ASSIGNMENT
Directions for the data below: repeat exactly the lines from the one with "Zitruspflanzen: gestalten - pflanzen" through the one with "Map of needleleaf forests of North America", both included, and omit all pictures.

SOURCE INFORMATION

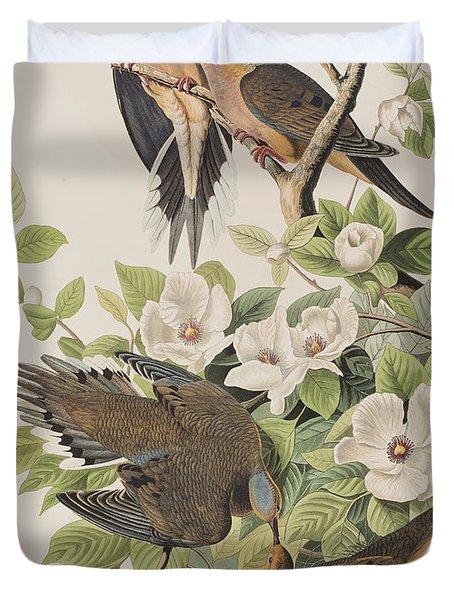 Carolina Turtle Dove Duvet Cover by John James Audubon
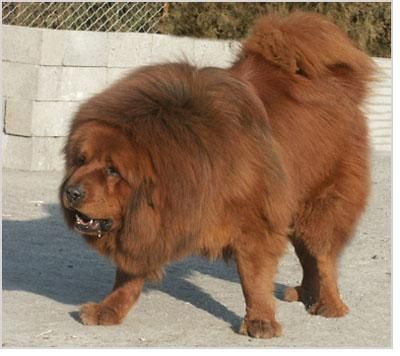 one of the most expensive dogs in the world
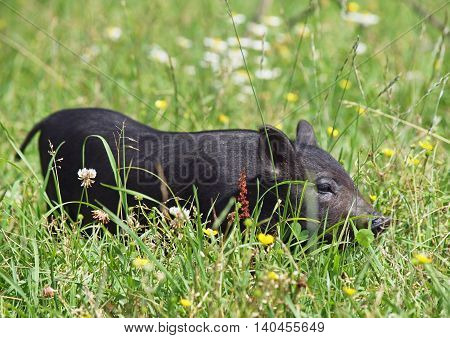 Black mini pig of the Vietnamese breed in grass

...

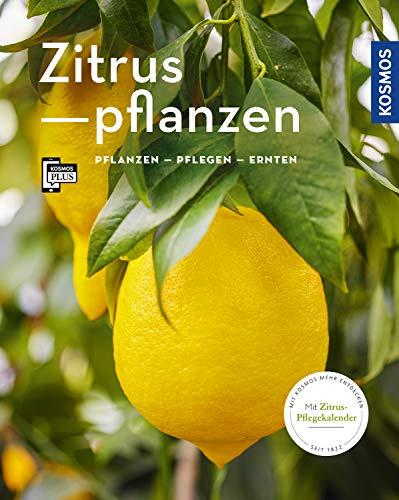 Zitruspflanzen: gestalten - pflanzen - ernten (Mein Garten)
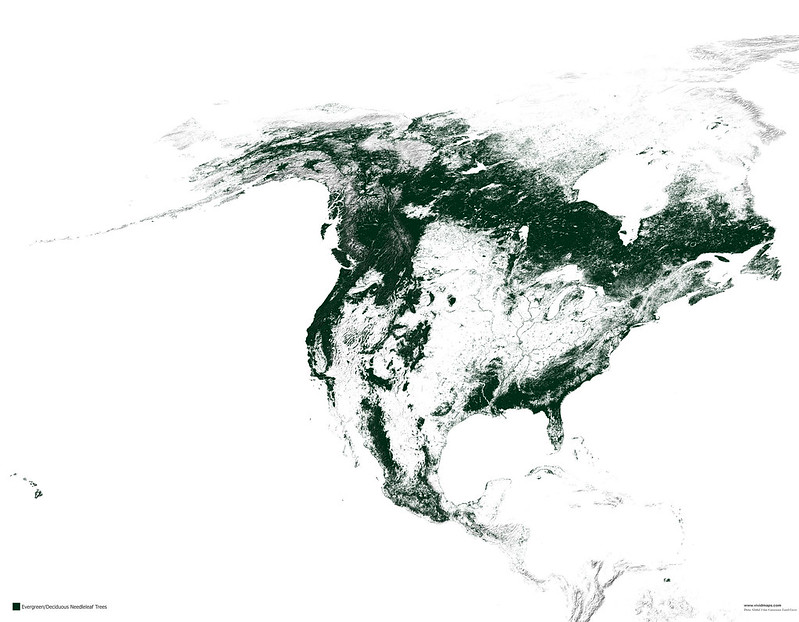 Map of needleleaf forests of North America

RESULT
 Zitruspflanzen: gestalten - pflanzen - ernten (Mein Garten)
 Map of needleleaf forests of North America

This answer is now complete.